Pode parecer estranho
não poder dar um nome a Deus, tornando-o de certa maneira inacessível
para os homens. Afinal, se é assim, como pode existir uma experiência
mística que permite esse acesso? Bem, a cabala explica que o contato com
Deus é realizado indiretamente, por meio de um de seus desdobramentos.
"Para tornar-se ativo e criativo, Deus criou as 10 sefirot ou emanações.

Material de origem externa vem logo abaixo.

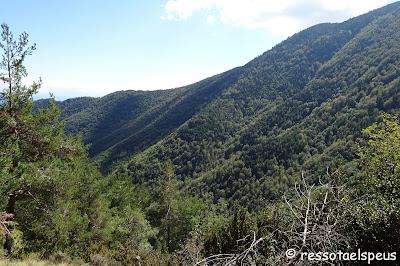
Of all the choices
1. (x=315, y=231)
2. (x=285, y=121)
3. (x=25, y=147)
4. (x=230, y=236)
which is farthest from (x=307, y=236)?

As sefirot formam a Árvore da Vida, que representa os aspectos de Deus
existentes dentro de nós", explica o rabino Alanati. Ou seja, uma
maneira de ter o contato místico com Deus é através de uma das 10
sefirot, as mesmas representadas no famoso diagrama. Alanati explica que
as 7 esferas mais baixas estão diretamente relacionadas com os 7 dias
da Criação descritos no livro do Gênese.
Mas como teria se dado
exatamente a Criação? A cabala tem um livro dedicado a esse tema: o já
citado Sefer Yitizirah. O texto ensina que a primeira emanação do Ein
Sof foi ruach (espírito/ar), que em seguida gerou fogo, responsável por
formar água. A existência real dessas substâncias potenciais foi
comandada por Deus, que as utilizou como matérias-primas de toda a
Criação. Por exemplo, a água deu origem à terra, o fogo originou o céu e
o ar ocupou o espaço entre eles para formar nosso planeta. Ainda
segundo o Sefer, o Cosmos é dividido em 3 partes (cada uma delas
contendo uma combinação dos 3 elementos primordiais): o mundo (ou, com
alguma abstração, o espaço), o ano (tempo) e o homem.
A cabala
divide o Universo em 4 planos de existência, divididos hierarquicamente a
partir da emanação do Ein Sof até nós. Nessa ordem, teríamos então: o
Atziluth (Mundo da Emanação ou das Causas), que recebe a luz diretamente
do Ein Sof; o Beri’ah (Mundo da Criação), onde não há matéria e onde
moram os anjos de mais alta hierarquia; o Yitizirah (Mundo da Formação),
onde a Criação assume forma material; e o Assiah (Mundo da Ação), onde
se completa a Criação e se localiza todo o Universo físico e suas
criaturas. No sistema luriânico, um quinto mundo é mencionado, acima do
primeiro, e que serviria de mediação entre o Ein Sof e o Mundo da
Emanação.
Planos superiores
É curioso
observar que, na cabala luriânica, desenvolvida no século 16 pelo
rabino Isaac Luria, há um conceito que lembra a Teoria do Big Bang.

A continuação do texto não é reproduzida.